Is disturbance to cetaceans an increasing concern?

BL: Some disturbance to wildlife is caused by unregulated activities that don’t require a licence. We don’t really know what disturbance levels are because of this. People might capture instances on camera, as happened in 2021 when a speedboat was driving at a relatively high speed and scattered a group of dolphins off Scarborough. They’ve been fined and that’s the first conviction for disturbing a dolphin that we’re aware of.  We hope that we can educate first and fines are only used as a last resort. The other activity creating disturbances is the use of personalised watercraft. Yorkshire Marine Nature Partnership has worked with this community to promote using a code of conduct.

It’s the cumulative impact of disturbance that is most concerning. Imagine you’re a seal trying to sleep on the beach. If someone wanders over and taps you on the shoulder, that disturbs you once that day. But if someone is disturbing you every five minutes, you don’t sleep. And on top of that, you can’t hear well underwater anymore, you haven’t got as much food, and the temperature is steadily changing. There’s a synergistic impact of so many human activities on wildlife.

Then comes along the stuff we can’t control. Avian flu is a good example. There are natural events that can devastate populations. We think of those recreational impacts as being relatively minor, but I think it would be wrong to assume it’s inconsequential. It’s tough to tackle but needs some attention. We want people to take trips to the sea. We want people to know what awesome wildlife we’ve got because, arguably, they are more likely to take action for it. But we need to ensure that people are aware of how to behave around wildlife. We’re working on being proactive rather than reactive.

Land watch by volunteer observers in Yorkshire © Yorkshire Wildlife Trust

How can broader support for protections for cetaceans be achieved?

BL: I would love Yorkshire to be well-known for playing host to these animals. Wouldn’t it be wonderful to have people visiting and being proud to live here because of these species? From a very economic view, I want cetaceans to stick around so that people can make a living out of watching whales and wider wildlife and want to protect them. Some people think in more matter-of-fact ways; for example, ‘Why should we care if they disappear?’

When the Dasgupta review came out (2019 economic assessment of nature) a lot of people said, ‘It shouldn’t be about what nature can do for us, it has a right to exist’. I agree on a personal level, but we’ve got to speak the language of economists, who, when talking about the costs of conservation measures, can quite accurately quantify the cost of disrupting businesses, etc.
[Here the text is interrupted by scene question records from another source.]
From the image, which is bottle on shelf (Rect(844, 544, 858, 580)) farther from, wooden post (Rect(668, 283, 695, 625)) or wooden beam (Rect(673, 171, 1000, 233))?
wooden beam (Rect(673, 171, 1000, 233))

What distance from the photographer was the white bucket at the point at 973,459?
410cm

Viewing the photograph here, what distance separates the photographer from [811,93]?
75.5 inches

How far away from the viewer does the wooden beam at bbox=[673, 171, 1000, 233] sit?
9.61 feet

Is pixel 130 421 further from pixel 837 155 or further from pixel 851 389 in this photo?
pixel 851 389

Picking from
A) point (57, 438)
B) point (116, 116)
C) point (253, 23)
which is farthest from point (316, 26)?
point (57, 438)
When it comes to quantifying the economic benefits of protecting that habitat or species, very little data exists and with good reason. How do you quantify the benefits of a group of dolphins?

Dolphins, seagrass beds, a peatland – there’s huge economic benefit in protecting all those things. The cost to society of removing them can be huge. Putting it back later down the line is the really expensive route or becomes impossible. Those assessments have been done across the world for the whale watching industry. Unfortunately, we’ve got to speak that language for economists and policymakers. We’ve got to make them realise that we’re much better off in every respect – environmentally, economically and socially – by protecting what we’ve got.

This interview has been edited for length and clarity. The original audio and transcription will be archived open access in the University of Leeds Repository for future research.